Jungian Archetypes - Criticism of Jungian Understandings

Criticism of Jungian Understandings

Lacan, in his "return to Freud", took issue with that aspect of "the thought of Jung, where the relation between the psychical world of the subject and reality are embodied under the term archetype". He argued that "Jungianism - in so far as it makes of the primitive modes of articulating the world something that survives, the kernel, he says, of the psyche itself - is necessarily accompanied by a repudiation of the term libido". Freud himself however had been well prepared to accept the existence of "a primitive kind of mental activity ... the single analogy - and it is an excellent one - of the far-reaching instinctive knowledge of animals"; and it was indeed on the basis of "what Freud called 'archaic remnants' - mental forms whose presence cannot be explained by anything in the individual's own life ... inherited shapes of the human mind" that Jung had explicitly built his theory of archetypes. His specific and contrasting claim was that they were "not in any sense lifeless or meaningless 'remnants'. They still function, and they are especially valuable ... just because of their 'historical' nature".

More general criticism of the concept of archetypes can perhaps be placed in two broad categories. There are those who deny any possibility of inherited ideas as unscientific - a point met (at least to some degree) by Jung when he insisted that it was instead the inherited propensity to generate representations that made the archetypes "the unconscious organizers of our ideas" (see above).

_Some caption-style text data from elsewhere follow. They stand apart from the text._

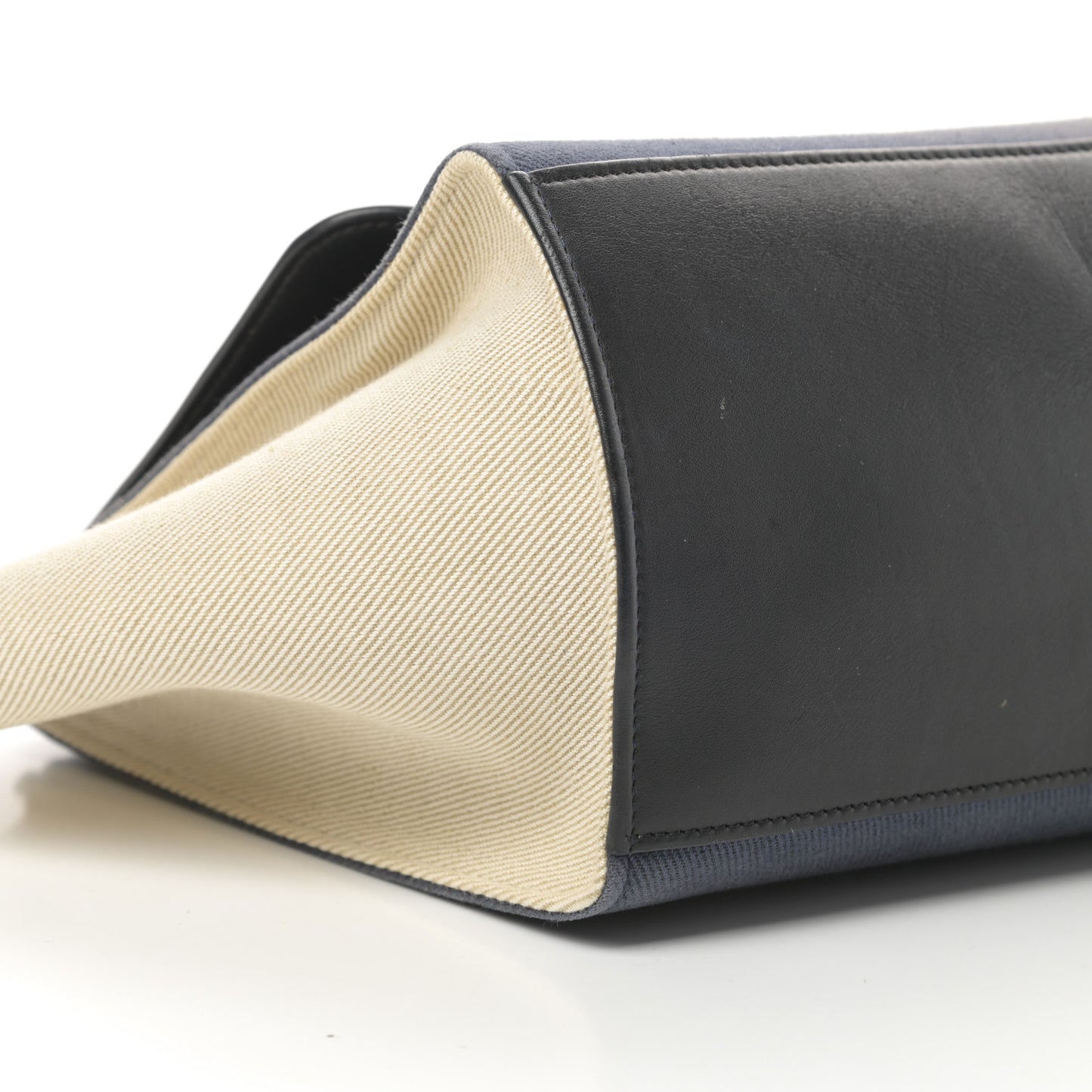Smooth Calfskin Linen Small Tri-Color Trapeze Black Navy Blue
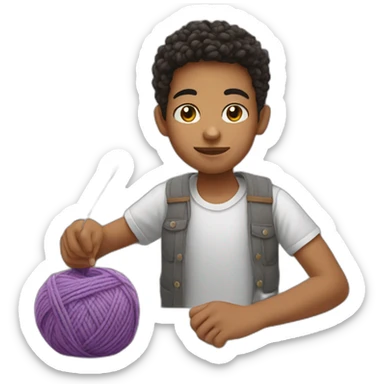 Mixed race boy knitting a shirt sticker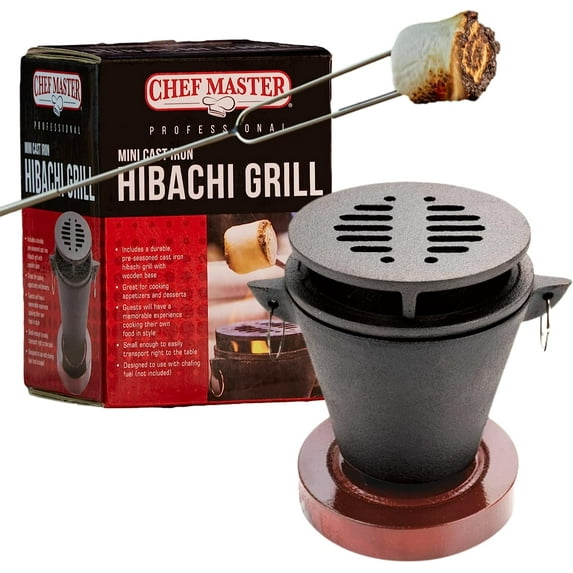 Mini Tabletop Fire Pit and Cast Iron Hibachi Grill Pan, Camping Tabletop Fire Pit Indoor & Outdoor Grill for Smores, BBQ, Smores Maker, Smokeless Firepit, Portable Mini Japanese Grill by Chef Master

But those who could accept such inherited propensities still found "a basic ambiguity in Jung's various descriptions of the collective unconscious. Sometimes he seems to regard the predisposition to experience certain images as understandable in terms of some genetic model ... about the way human beings experience the world. But he is also at pains to emphasize the numinous quality of these experiences and there can be no doubt that he was attracted to the idea that the archetypes afford evidence of communion with some divine or world mind". Jung's last statements on that subject remained however firmly agnostic. "Many people would agree with me if I stated flatly that such ideas are probably illusions ... the denial is as impossible to 'prove' as the assertion".

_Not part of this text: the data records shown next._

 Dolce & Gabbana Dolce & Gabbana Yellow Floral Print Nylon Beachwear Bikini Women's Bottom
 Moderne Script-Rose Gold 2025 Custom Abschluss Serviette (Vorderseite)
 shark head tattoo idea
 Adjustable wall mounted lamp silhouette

A more technical objection derives from therapeutic practice, with the possibility arising that "an explanation of the archetypal situation ... may lead to inflation, if it is not linked to specific and personal emotional experiences". Some would go further, arguing that because "in Jungian theory, the psychologist's task is to lead others to see the timeless archetypal reality behind their personal psychological experiences ... using abstract, archetypal forces to explain human psychology", the result must inevitably be "a psychology which downplays the significance of human relationships". The patient is thus brought to realise that "what I did then, what I felt then, is only the reflection of that great archetypal dream, or epic story ... free of the individual pain of it", but at the price of individuality and human relationship, sacrificed for an unwillingness to "leave the safety of myth".